Data extracted from a collection:
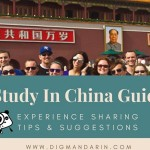 Study In China: A Look At Chinese Universities And What You Can Expect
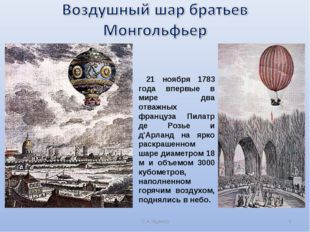 С.А.Яценко * 21 ноября 1783 года впервые в мире два отважных француза Пилатр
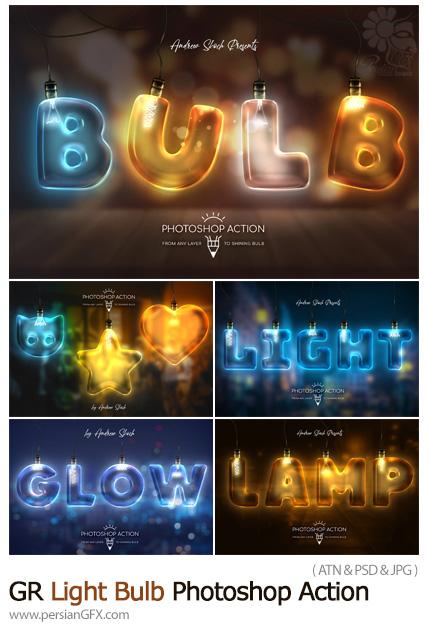 دانلود اکشن فتوشاپ تبدیل متن و اشکال به چراغ روشن - GraphicRiver Light Bulb Photoshop Action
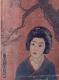 Hanako - Román moderní japonské dívky BEZ PŘEBALU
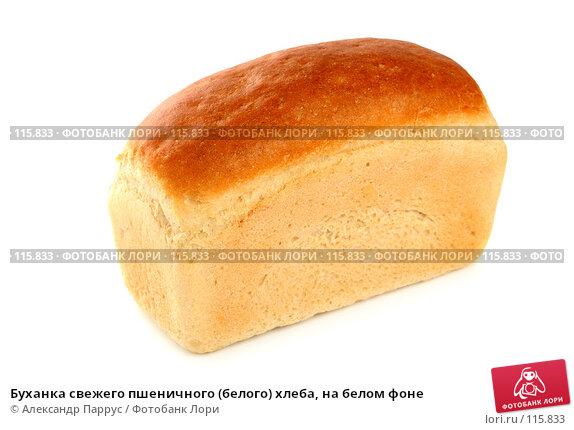 Буханка свежего пшеничного (белого) хлеба, на белом фоне, фото № 115833, снято 15 сентября 2007 г. (c) Александр Паррус / Фотобанк Лори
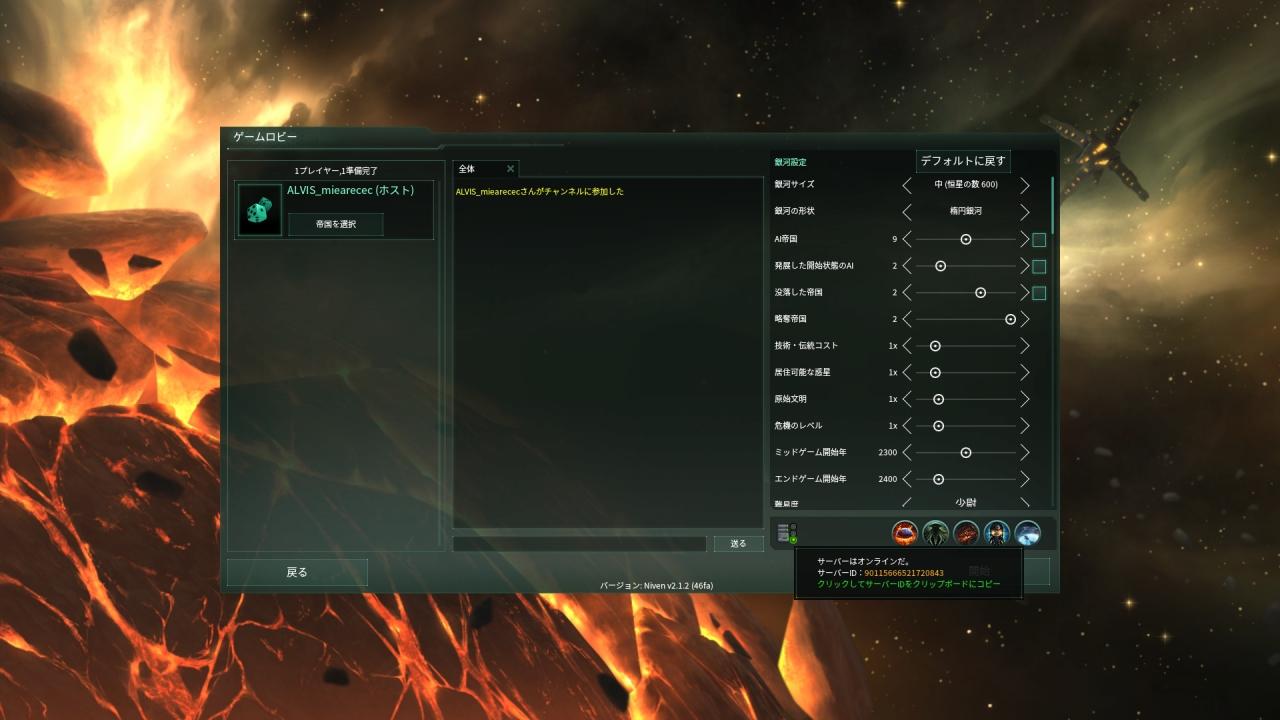 s-Desktop Screenshot 2018.07.02 - 18.28.44.95.jpg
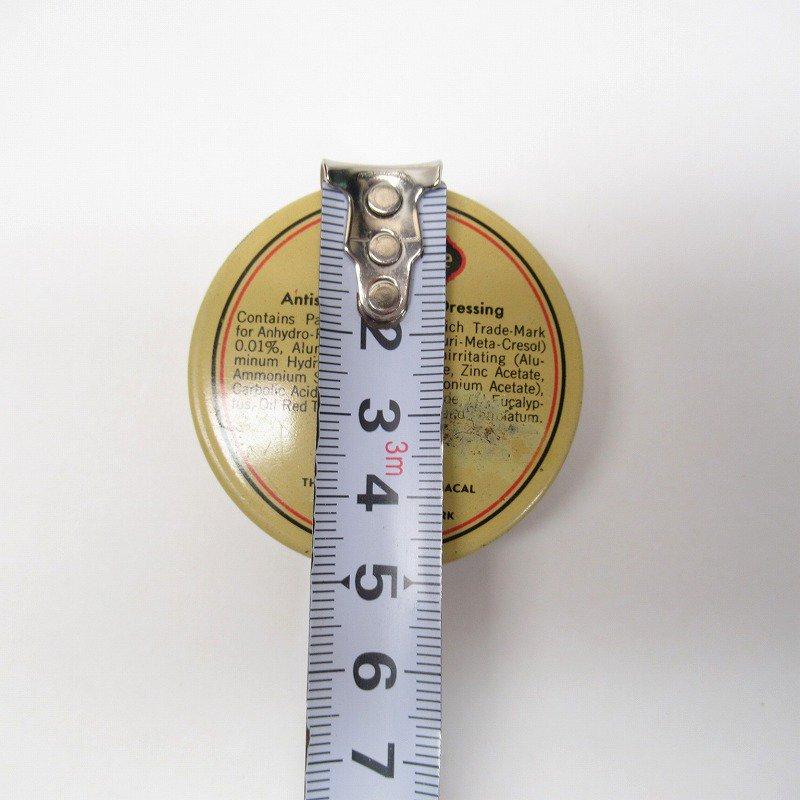 ヴィンテージ Unguentine 軟膏用ティン缶【画像13】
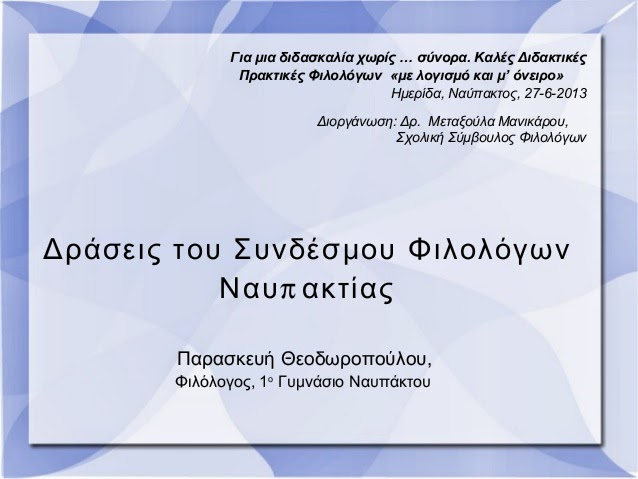 http://www.slideshare.net/Metaxoula/ss-25650113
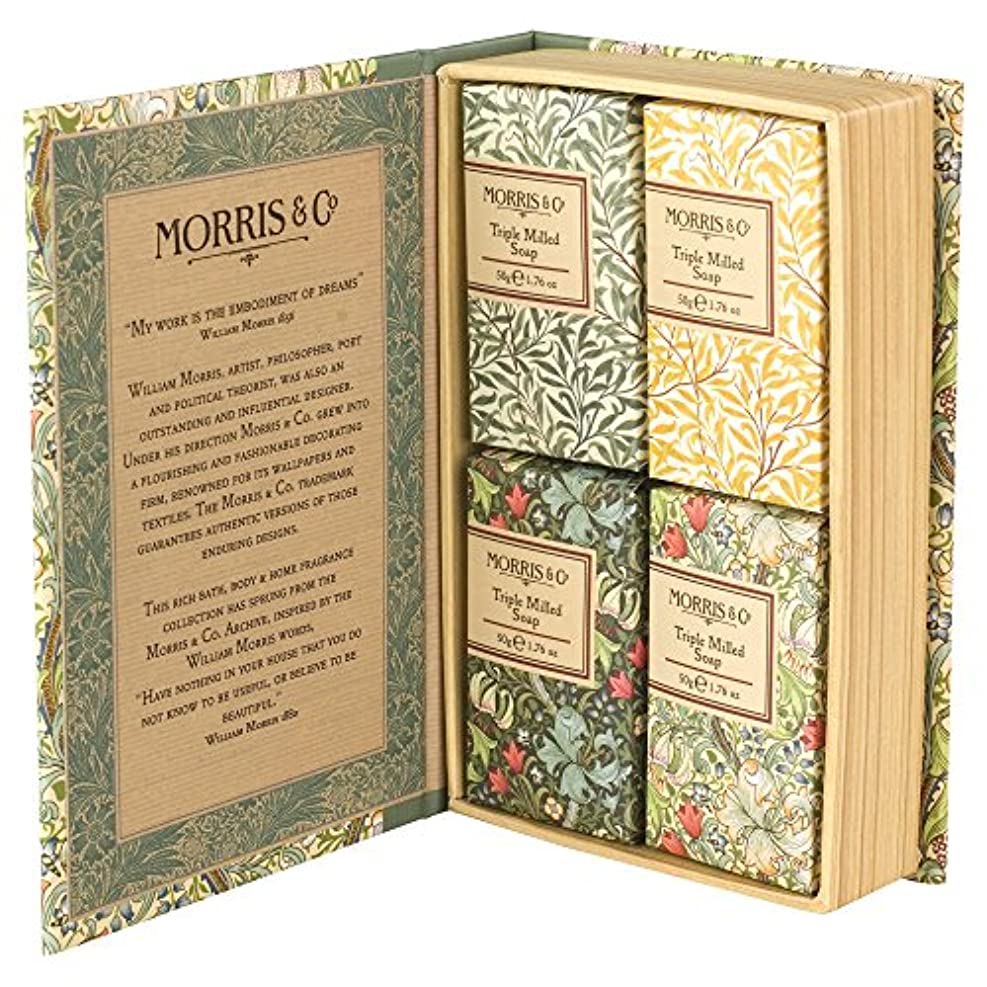 ヒースコート&アイボリーモリス&共同黄金ユリゲストソープセット200グラム (Heathcote) (x6) - Heathcote & Ivory Morris & Co Golden Lily Guest Soap...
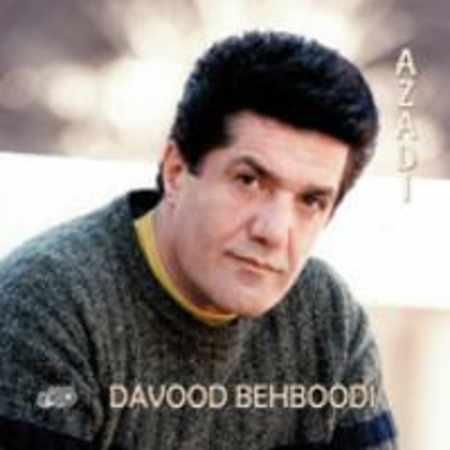 دانلود آلبوم آزادی از داود بهبودی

→ **WHAT TO DO**:
Exactly as they stand, the entries must be written out again, pictures excluded.

→ **OUTPUT OF THE EXERCISE**:
 Study In China: A Look At Chinese Universities And What You Can Expect
 С.А.Яценко * 21 ноября 1783 года впервые в мире два отважных француза Пилатр
 دانلود اکشن فتوشاپ تبدیل متن و اشکال به چراغ روشن - GraphicRiver Light Bulb Photoshop Action
 Hanako - Román moderní japonské dívky BEZ PŘEBALU
 Буханка свежего пшеничного (белого) хлеба, на белом фоне, фото № 115833, снято 15 сентября 2007 г. (c) Александр Паррус / Фотобанк Лори
 s-Desktop Screenshot 2018.07.02 - 18.28.44.95.jpg
 ヴィンテージ Unguentine 軟膏用ティン缶【画像13】
 http://www.slideshare.net/Metaxoula/ss-25650113
 ヒースコート&アイボリーモリス&共同黄金ユリゲストソープセット200グラム (Heathcote) (x6) - Heathcote & Ivory Morris & Co Golden Lily Guest Soap...
 دانلود آلبوم آزادی از داود بهبودی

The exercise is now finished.